→ **EXCERPTED RECORDS**:
- - -

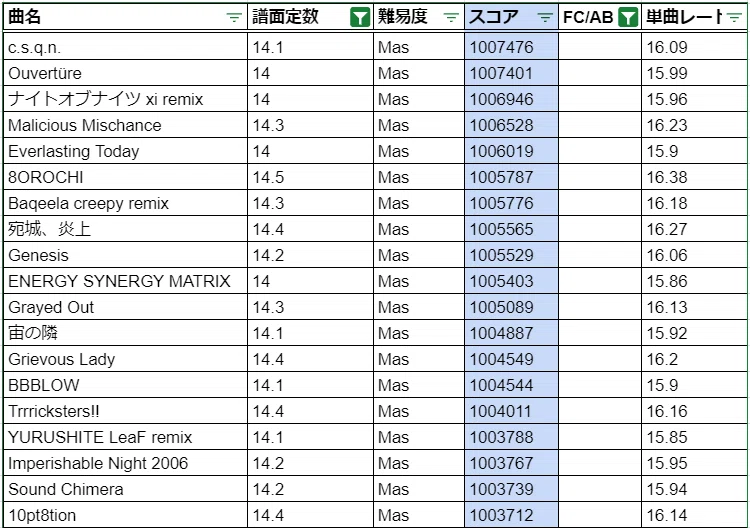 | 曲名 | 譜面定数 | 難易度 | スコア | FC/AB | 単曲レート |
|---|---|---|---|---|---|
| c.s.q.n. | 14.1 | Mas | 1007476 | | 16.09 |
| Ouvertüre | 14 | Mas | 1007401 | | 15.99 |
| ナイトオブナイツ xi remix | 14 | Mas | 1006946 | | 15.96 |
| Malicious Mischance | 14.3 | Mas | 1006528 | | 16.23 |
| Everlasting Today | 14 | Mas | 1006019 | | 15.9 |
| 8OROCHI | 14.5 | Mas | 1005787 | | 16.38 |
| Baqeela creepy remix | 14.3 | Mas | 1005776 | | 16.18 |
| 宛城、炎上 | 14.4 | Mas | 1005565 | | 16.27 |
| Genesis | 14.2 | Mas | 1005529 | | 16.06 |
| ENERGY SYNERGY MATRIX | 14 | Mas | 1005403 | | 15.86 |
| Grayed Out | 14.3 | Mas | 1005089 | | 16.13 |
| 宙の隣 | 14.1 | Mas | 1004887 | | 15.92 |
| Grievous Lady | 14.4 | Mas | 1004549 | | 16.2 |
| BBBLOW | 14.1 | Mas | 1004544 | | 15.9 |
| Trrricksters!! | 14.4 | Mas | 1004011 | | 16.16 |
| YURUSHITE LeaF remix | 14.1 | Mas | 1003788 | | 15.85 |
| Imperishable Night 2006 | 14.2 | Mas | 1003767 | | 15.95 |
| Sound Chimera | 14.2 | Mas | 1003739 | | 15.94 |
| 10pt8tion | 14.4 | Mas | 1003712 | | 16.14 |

- - -

→ **TASK DIRECTIONS**: In the data above, each line holding "remix" is to be found and copied.

→ **EXPECTED OUTPUT**:
| ナイトオブナイツ xi remix | 14 | Mas | 1006946 | | 15.96 |
| Baqeela creepy remix | 14.3 | Mas | 1005776 | | 16.18 |
| YURUSHITE LeaF remix | 14.1 | Mas | 1003788 | | 15.85 |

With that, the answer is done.